Posted tagged ‘photo workshops’

Do You Color Outside The Lines?

November 7, 2009
IMG_3003
New York skyline, approaching storm.

Profiles.  They can be good or bad, your left side or right side, or what you write about yourself on Facebook.  But in digital printing,   profiles are part of the the glue that connects the colors your digital camera captures to the colors in your digital print.

A printer profile is a bit of software, called an ICC file,  that describes  how a particular combination of printer, inkset, and printing paper reproduce colors at a specific printing  resolution. For example,  the ICC profile SP7898 PLPP260 PK 2880.icc describes how an Epson 7800 printer using the K3 inkset with Photo Black ink printing on Epson Premium Lustre 260 paper at a printing resolution of 2880 dpi reproduces color.

Profiles are useful because they let Adobe Photoshop  accurately  preview what your image will look like when it’s printed, and  to control your digital printer’s output so it matches that preview. (or, at least, as close as ink on paper can look to pixels on a monitor).
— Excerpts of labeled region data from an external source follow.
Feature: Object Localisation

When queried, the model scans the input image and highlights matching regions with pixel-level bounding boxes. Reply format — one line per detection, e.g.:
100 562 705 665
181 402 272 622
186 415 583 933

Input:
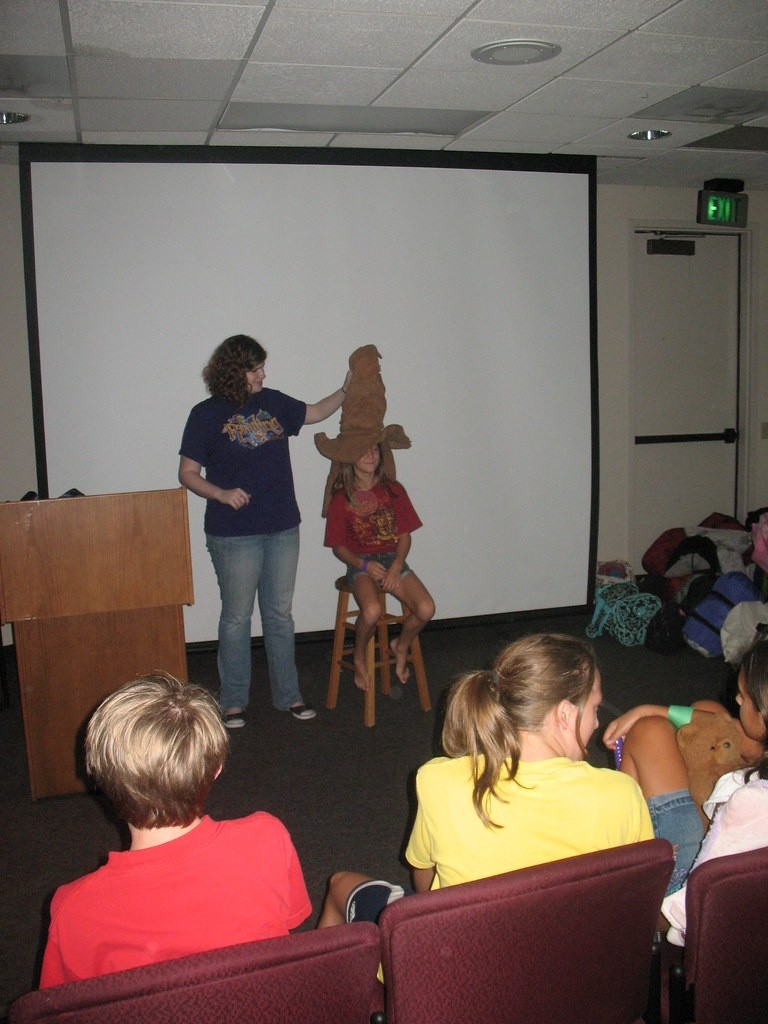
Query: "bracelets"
361 560 368 571
667 704 694 727
342 387 346 393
Once the appropriate profiles are installed, Photoshop  uses them in the View>Proof Setup command on the top menu to preview images,  and in the Print dialogue to control your printer. Voila, an accurate print.

Or maybe not.

Along with ICC profiles, colorspace helps to determine what colors your camera records, that Photoshop displays and  your print or digital file reproduce. A device colorspace defines the range of colors, or gamut, that a device, such as a camera or printer, can reproduce. An editing colorspace is device-independent, but determines the color range you can work in with, for, example, Adobe Photoshop software.

The main colorspaces photographers work in are Adobe RGB (1998), the traditional editing space for, naturally, Adobe Photoshop;  sRGB,  which is primarily used for  images posted on the web; and, more recently ProPhoto.

sRGB  has a smaller gamut than Adobe 1998, which has a smaller gamut than ProPhoto. Why is this important?  Because to know how the beautiful colors in your digital image will look in a print, your devices need to be using the same colorspace, your monitor needs to be calibrated accurately to the same colorspace, and your editing software needs to display the same color space.

See what I meant by insanity?  BTW, for you people working with Adobe Lightroom, it uses the ProPhoto color space.